• _WRITTEN REQUEST_
Identify every row below that contains the string "distance" and copy each of those rows in full. Letter case matters.

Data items
▬▬▬▬▬▬▬▬▬▬

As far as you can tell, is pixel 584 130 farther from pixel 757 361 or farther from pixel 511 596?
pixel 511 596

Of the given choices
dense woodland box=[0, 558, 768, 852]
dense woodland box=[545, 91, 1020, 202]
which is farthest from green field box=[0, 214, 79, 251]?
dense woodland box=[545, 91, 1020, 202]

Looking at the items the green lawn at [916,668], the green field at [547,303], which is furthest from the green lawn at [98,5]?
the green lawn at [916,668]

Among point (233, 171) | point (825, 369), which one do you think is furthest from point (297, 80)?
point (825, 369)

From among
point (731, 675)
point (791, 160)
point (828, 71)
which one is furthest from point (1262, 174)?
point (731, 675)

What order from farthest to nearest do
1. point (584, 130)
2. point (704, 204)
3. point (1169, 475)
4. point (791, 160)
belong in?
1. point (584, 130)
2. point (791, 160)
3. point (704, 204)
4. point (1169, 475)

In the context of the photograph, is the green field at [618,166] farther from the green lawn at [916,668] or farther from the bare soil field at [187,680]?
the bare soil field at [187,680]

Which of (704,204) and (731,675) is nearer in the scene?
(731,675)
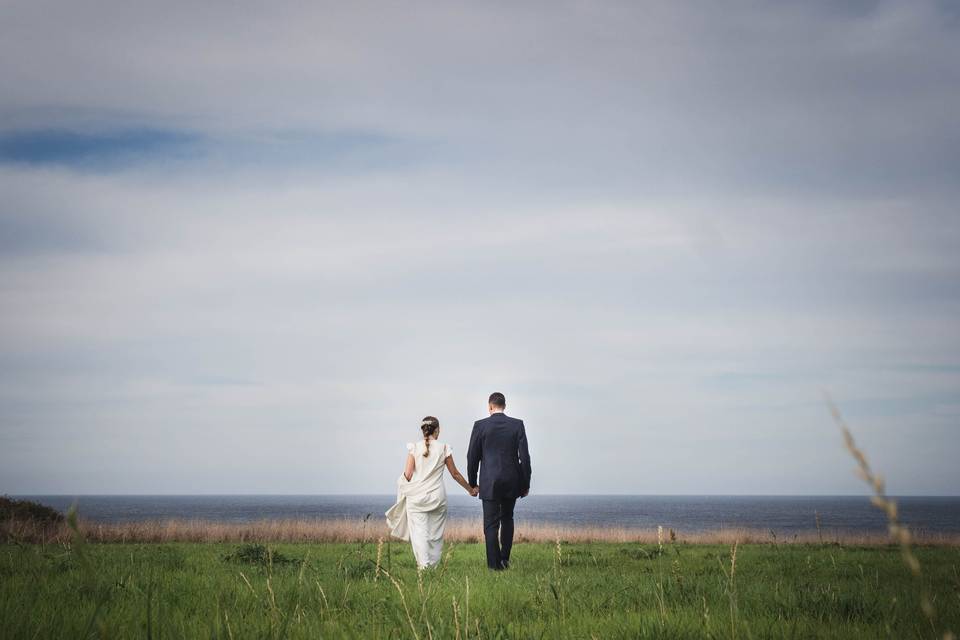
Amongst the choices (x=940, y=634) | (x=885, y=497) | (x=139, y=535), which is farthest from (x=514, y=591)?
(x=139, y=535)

▬▬▬▬▬▬▬▬▬▬

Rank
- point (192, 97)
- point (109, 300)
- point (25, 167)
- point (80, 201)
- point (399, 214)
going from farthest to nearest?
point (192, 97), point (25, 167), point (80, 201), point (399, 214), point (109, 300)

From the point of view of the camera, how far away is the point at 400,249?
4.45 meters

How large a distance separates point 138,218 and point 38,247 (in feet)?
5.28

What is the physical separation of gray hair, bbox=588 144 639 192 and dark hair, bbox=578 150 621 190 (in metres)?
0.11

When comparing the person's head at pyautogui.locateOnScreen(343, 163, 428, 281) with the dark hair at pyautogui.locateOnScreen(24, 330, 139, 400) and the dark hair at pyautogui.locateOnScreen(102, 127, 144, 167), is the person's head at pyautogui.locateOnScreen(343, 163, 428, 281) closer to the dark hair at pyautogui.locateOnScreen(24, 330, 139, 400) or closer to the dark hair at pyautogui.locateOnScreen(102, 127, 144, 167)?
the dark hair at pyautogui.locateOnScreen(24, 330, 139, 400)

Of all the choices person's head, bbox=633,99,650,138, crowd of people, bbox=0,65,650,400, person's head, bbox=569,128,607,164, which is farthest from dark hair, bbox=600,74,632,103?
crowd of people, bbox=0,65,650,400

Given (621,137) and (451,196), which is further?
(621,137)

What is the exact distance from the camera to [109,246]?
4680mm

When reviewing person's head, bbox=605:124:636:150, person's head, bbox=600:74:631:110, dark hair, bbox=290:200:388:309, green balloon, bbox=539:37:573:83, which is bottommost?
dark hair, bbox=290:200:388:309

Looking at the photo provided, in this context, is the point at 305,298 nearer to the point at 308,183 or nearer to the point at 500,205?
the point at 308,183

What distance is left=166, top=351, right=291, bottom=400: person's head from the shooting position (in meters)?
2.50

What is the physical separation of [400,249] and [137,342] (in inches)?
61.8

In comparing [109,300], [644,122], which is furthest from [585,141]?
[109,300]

▬▬▬▬▬▬▬▬▬▬

• _ANSWER TO THE PROBLEM_
How large a distance separates point 138,218 and point 38,247 (in feet)?
What is the exact distance from the camera to [109,246]?
What distance is left=166, top=351, right=291, bottom=400: person's head from the shooting position (in meters)?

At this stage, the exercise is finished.